The water solubility, stability, allergenicity and toxicity of the six synthetic peptides were predicted and analysed by computer analysis (Table 5). Good water solubility and stability were predicted in P2, P3 and P5, which was beneficial to maintaining their biological activity during processing and digestion. In terms of food safety, all peptides except for P1 and P2 are considered probable nonallergens. In addition, all peptides were determined to be nontoxic. It was comprehensively shown that the good processing performance and safety were reflected in the two antioxidant peptides P3 and P5, which exhibited good free radical scavenging activity. On the other hand, P1 (ABTS+) and P4 (DPPH), which exhibit excellent scavenging activity, were considered to be deficient in allergenicity and water solubility, respectively. Therefore, the peptides screened in this study are suitable for application in the food industry as antioxidants.

Table 5

Water solubility, stability, allergenicity and toxicity in silico prediction of tilapia skin identification peptides.

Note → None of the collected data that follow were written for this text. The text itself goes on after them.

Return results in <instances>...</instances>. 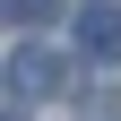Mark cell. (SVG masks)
Here are the masks:
<instances>
[{
    "instance_id": "6da1fadb",
    "label": "cell",
    "mask_w": 121,
    "mask_h": 121,
    "mask_svg": "<svg viewBox=\"0 0 121 121\" xmlns=\"http://www.w3.org/2000/svg\"><path fill=\"white\" fill-rule=\"evenodd\" d=\"M9 78H17V95H52V86H60V60L43 52V43H26V52L9 60Z\"/></svg>"
},
{
    "instance_id": "7a4b0ae2",
    "label": "cell",
    "mask_w": 121,
    "mask_h": 121,
    "mask_svg": "<svg viewBox=\"0 0 121 121\" xmlns=\"http://www.w3.org/2000/svg\"><path fill=\"white\" fill-rule=\"evenodd\" d=\"M78 43H86L95 60H112V52H121V9H86V17H78Z\"/></svg>"
}]
</instances>
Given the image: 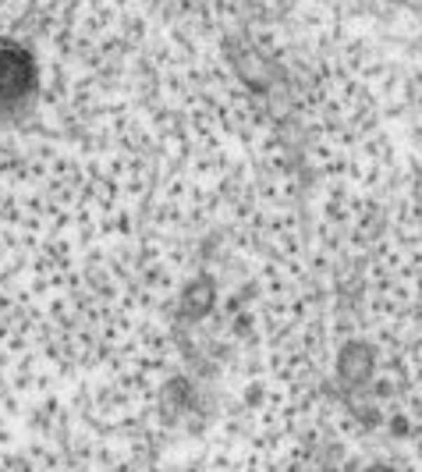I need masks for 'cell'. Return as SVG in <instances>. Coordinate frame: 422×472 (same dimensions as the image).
<instances>
[{"label": "cell", "mask_w": 422, "mask_h": 472, "mask_svg": "<svg viewBox=\"0 0 422 472\" xmlns=\"http://www.w3.org/2000/svg\"><path fill=\"white\" fill-rule=\"evenodd\" d=\"M0 472H422V430L401 412L241 391L202 401L8 384Z\"/></svg>", "instance_id": "1"}]
</instances>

Fraction No.	Sequence	Solubility in Water	Instability Index 1	Allergenicity	Toxicity
P1	GGYDEY	Good	54.22 (unstable)	Probable allergen	Nontoxic
P2	GGYDEYR	Good	32.05 (stable)	Probable allergen	Nontoxic
P3	KAPDPGPGPM	Good	13.18 (stable)	Probable nonallergen	Nontoxic
P4	GNAGPTGPAGPL	Poor	11.07 (stable)	Probable nonallergen	Nontoxic
P5	GAPGARGPNGY	Good	−17.94 (stable)	Probable nonallergen	Nontoxic
P6	SGPPVPGPIGPM	Poor	51.03 (unstable)	Probable nonallergen	Nontoxic

1 A peptide with an instability index below 40 is considered to be stable, and a value above 40 means that the peptide is unstable.

4. Conclusions

In this study, six new peptides (P1–P6) were identified from the enzymatic hydrolysate of tilapia skin, and the structure–activity relationship of TSP was investigated by molecular docking. High antioxidant capacity was found due to their low molecular weight and the presence of hydrophobic (Pro, Ala) and aromatic amino acids (Tyr) in the sequence. These peptides also acted as the functional characteristic amino acids in TSP free radical scavenging (DPPH, ABTS) reactions. Molecular docking revealed that the peptides were able to bind to free radicals by hydrogen bonds and hydrophobic interactions, thereby inhibiting free radicals. These results could also clarify the key active sites of P1–P6 and their structure–activity relationship. Among them, P4 and P1 exhibited the strongest DPPH and ABTS free radical scavenging activities, respectively, which can interact with free radicals through hydrogen bonds and hydrophobic interactions. It was also revealed that the hydrogen-bonding active site of P4 was located at the Thr-6 residue, and Ala, Gly and Pro were amino acids that provided hydrophobic interactions. In addition, the Gly-1 and Glu-5 residues of P1 provided two hydrogen-bonding active sites, and Tyr and Asp were the main amino acids that provided hydrophobic interactions. Overall, the two identified peptides with high antioxidant capacity can be used as natural antioxidants. Furthermore, the characteristic amino acids and interaction mechanism during the binding process of peptides and free radicals were determined, which provided new ideas for the mechanistic research and application design of tilapia skin antioxidant peptides, as well as their development and utilization in the food industry.